RBA keeps interest rates at 4.35%

The Reserve Bank of Australia (RBA) has left the cash rate target unchanged at 4.35%.

According to the central bank, inflation has fallen “substantially” since the peak in 2022, as higher interest rates have been working to bring aggregate demand and supply closer towards balance.

“Measures of underlying inflation are around 3.5%, which is still some way from the 2.5% midpoint of the inflation target,” it says.

“The most recent forecasts published in the November Statement on Monetary Policy (SMP) do not see inflation returning sustainably to the midpoint of the target until 2026. The Board is gaining some confidence that inflationary pressures are declining in line with these recent forecasts, but risks remain.”

Retailers respond

The Australian Retailers Association (ARA) says the RBA’s decision is a missed opportunity to provide much-needed relief for households and businesses facing financial pressures across the festive season.

ARA Chief Industry Affairs Officer Fleur Brown says retailers continue to face the dual challenges of subdued consumer spending and rising business costs.

“Small businesses are particularly vulnerable, grappling with rising costs in all areas, and continuing to feel the squeeze from economic pressures,” she says.

“With the peak trading period now underway, where many discretionary retailers make up to two thirds of their annual profit, a rate cut would have provided retailers with renewed confidence across Christmas and the New Year.

“Retailers have been investing significantly in the Christmas season, from hiring additional staff to introducing new products and festive store displays.
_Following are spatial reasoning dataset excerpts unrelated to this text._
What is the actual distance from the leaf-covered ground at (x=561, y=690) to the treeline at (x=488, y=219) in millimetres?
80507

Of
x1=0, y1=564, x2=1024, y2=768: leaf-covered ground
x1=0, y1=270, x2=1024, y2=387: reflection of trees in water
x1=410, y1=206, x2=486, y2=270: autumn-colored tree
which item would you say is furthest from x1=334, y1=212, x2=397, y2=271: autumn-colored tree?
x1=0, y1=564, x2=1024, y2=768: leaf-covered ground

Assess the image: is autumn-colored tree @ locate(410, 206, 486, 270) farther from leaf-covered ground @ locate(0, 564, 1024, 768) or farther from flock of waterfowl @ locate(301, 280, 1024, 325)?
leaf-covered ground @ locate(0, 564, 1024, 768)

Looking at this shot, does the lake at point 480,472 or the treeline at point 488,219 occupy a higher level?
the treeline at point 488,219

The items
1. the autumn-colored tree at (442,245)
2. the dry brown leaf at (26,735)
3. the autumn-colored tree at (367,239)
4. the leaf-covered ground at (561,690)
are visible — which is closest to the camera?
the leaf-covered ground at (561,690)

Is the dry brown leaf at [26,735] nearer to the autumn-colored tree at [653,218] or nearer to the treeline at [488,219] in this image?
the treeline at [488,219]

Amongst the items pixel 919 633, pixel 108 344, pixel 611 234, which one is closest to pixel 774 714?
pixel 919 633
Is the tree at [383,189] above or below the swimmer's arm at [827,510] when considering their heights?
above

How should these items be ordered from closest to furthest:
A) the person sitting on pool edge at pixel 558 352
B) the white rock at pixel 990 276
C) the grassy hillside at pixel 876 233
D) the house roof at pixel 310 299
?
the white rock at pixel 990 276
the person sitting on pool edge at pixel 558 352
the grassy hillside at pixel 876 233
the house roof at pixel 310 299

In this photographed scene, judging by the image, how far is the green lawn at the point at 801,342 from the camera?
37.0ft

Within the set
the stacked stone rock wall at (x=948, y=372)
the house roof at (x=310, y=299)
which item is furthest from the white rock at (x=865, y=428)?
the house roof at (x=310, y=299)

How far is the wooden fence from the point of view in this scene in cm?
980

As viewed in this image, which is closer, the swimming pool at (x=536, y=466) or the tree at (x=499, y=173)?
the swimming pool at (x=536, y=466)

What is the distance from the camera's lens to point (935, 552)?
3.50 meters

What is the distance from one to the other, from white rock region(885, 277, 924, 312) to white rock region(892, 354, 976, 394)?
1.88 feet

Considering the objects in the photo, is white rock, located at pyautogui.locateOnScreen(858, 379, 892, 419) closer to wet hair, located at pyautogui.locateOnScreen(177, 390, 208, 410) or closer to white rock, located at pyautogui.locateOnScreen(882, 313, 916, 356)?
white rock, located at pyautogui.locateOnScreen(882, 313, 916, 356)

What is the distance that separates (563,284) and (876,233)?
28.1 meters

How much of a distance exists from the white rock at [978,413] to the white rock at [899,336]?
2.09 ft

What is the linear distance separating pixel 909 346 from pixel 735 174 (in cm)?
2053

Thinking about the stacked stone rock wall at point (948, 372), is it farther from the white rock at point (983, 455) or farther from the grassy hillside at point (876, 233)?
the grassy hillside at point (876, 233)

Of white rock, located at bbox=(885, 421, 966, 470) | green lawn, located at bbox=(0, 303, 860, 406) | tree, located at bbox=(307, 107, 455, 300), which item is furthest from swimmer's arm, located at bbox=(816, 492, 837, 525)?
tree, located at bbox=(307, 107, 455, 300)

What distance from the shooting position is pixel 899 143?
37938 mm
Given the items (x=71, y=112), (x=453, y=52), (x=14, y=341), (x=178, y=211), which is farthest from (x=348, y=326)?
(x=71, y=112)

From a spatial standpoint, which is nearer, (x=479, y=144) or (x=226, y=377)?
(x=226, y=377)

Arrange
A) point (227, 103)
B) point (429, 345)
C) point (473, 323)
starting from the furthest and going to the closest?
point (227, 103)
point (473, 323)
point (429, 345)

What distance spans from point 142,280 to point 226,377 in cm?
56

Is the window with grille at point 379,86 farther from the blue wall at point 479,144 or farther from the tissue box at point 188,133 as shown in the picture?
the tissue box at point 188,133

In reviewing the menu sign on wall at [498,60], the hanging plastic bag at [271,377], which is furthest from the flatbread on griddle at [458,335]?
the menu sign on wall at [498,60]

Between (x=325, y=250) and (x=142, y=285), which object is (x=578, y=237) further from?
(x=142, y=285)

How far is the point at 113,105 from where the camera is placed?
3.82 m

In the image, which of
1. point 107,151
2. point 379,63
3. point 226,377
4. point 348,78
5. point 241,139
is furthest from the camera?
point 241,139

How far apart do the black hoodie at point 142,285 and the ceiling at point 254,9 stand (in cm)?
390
“Retailers employ one in 10 Australians and as a sector, contribute 18% of our national gross domestic product (GDP). The holiday season is crucial to ensure retailers can weather the slower months ahead.

“Retailers also employ tens of thousands of casual workers over this time, providing an important source of additional income for many Australians.”

Ms Brown adds that the ARA will continue to advocate for relief measures from the federal government to support the sector.

“We urgently need action to ensure Australia’s $430 billion retail economy not only survives but thrives,” she says.

“It’s vital that retailers – both small and large – are given the confidence to continue investing in their businesses through the critical months ahead.”

Looking ahead

Taking account of recent data, the RBA says its assessment is that monetary policy remains restrictive and is working as anticipated.

“Some of the upside risks to inflation appear to have eased and while the level of aggregate demand still appears to be above the economy’s supply capacity, that gap continues to close,” it says.

“The central projection is for growth in household consumption to increase as income growth rises. September quarter data suggest that both incomes and consumption had recovered a little slower than forecast, but more recent information has suggested a pick-up in consumption in October and November. There is a risk that any pick-up in consumption is slower than expected, resulting in continued subdued output growth and a sharper deterioration in the labour market.

“More broadly, there are uncertainties regarding the lags in the effect of monetary policy and how firms’ pricing decisions and wages will respond to the slow growth in the economy and weak productivity outcomes at a time of excess demand, and while conditions in the labour market remain tight.”

The RBA says, “sustainably returning inflation to target within a reasonable timeframe remains the Board’s highest priority”.